**Data entries**:
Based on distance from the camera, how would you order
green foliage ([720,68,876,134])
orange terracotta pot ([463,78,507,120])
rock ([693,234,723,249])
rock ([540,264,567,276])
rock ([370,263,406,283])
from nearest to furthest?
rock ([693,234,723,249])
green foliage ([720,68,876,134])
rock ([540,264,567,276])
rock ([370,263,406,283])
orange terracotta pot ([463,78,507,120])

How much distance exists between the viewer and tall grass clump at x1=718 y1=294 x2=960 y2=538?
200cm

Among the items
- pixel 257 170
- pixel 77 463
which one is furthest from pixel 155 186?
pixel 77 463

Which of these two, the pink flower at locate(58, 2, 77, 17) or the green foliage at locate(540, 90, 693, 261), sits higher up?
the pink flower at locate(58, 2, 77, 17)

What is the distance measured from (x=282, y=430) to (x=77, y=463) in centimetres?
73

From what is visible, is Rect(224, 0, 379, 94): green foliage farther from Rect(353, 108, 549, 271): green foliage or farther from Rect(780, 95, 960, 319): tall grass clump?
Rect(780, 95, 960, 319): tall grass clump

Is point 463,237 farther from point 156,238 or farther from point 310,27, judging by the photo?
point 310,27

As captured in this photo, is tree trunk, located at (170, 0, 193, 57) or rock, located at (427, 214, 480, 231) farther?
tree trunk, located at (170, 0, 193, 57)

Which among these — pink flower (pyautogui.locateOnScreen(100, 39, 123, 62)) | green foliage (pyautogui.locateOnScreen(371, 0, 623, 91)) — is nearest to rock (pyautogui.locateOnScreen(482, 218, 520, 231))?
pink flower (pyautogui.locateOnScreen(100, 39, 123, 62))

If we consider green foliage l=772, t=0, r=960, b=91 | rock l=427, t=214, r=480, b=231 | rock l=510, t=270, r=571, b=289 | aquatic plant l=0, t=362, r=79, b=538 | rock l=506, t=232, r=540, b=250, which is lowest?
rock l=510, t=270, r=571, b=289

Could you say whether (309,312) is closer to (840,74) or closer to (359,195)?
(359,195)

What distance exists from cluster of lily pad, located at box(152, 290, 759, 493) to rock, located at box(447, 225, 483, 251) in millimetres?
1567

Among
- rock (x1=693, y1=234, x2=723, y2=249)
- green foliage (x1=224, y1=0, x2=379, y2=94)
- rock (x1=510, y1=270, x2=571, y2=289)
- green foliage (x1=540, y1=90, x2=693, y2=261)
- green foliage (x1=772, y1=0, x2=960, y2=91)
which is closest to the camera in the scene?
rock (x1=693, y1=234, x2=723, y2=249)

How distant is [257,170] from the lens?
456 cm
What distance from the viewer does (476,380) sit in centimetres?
--
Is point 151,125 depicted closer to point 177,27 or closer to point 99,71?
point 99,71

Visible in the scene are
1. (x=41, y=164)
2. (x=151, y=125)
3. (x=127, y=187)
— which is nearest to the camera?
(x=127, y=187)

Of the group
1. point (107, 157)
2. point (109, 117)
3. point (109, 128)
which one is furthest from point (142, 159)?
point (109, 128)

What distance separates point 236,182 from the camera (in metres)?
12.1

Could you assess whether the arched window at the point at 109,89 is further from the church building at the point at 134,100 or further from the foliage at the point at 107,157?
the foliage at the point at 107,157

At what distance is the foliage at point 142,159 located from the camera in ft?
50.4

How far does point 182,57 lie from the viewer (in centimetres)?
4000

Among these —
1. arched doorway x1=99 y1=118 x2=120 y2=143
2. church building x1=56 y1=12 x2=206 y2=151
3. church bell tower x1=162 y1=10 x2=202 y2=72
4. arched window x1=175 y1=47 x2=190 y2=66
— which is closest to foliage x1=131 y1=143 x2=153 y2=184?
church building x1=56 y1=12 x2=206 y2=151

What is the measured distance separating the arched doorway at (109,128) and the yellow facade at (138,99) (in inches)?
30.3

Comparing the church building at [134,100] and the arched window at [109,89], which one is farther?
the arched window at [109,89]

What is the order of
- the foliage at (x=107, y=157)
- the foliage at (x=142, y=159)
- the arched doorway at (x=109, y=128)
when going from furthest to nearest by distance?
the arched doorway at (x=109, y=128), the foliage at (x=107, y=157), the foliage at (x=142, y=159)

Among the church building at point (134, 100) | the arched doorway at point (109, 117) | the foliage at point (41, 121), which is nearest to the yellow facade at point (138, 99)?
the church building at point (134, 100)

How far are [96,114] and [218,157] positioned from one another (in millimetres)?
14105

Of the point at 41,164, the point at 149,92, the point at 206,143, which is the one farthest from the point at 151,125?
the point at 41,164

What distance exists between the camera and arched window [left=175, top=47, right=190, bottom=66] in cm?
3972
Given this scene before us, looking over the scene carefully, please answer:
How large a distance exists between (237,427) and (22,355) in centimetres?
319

**What you need to do**:
Repeat word for word everything from the line containing "What distance separates" down to the line containing "the arched doorway at (x=109, y=128), the", with both of those lines included.

**Answer below**:
What distance separates point 236,182 from the camera (in metres)?
12.1

Could you assess whether the arched window at the point at 109,89 is further from the church building at the point at 134,100 or further from the foliage at the point at 107,157?
the foliage at the point at 107,157

At what distance is the foliage at point 142,159 located from the camera in ft?
50.4

How far does point 182,57 lie from the viewer (in centimetres)?
4000

Among these —
1. arched doorway x1=99 y1=118 x2=120 y2=143
2. church building x1=56 y1=12 x2=206 y2=151
3. church bell tower x1=162 y1=10 x2=202 y2=72
4. arched window x1=175 y1=47 x2=190 y2=66
— which is closest to foliage x1=131 y1=143 x2=153 y2=184?
church building x1=56 y1=12 x2=206 y2=151

What is the measured distance separating the arched doorway at (109,128) and the yellow facade at (138,99) (in inches)?
30.3

Comparing the church building at [134,100] and the arched window at [109,89], which one is farther?
the arched window at [109,89]

What is the order of
- the foliage at (x=107, y=157)
- the foliage at (x=142, y=159)
- the arched doorway at (x=109, y=128)
when going from furthest to nearest by distance?
the arched doorway at (x=109, y=128), the foliage at (x=107, y=157), the foliage at (x=142, y=159)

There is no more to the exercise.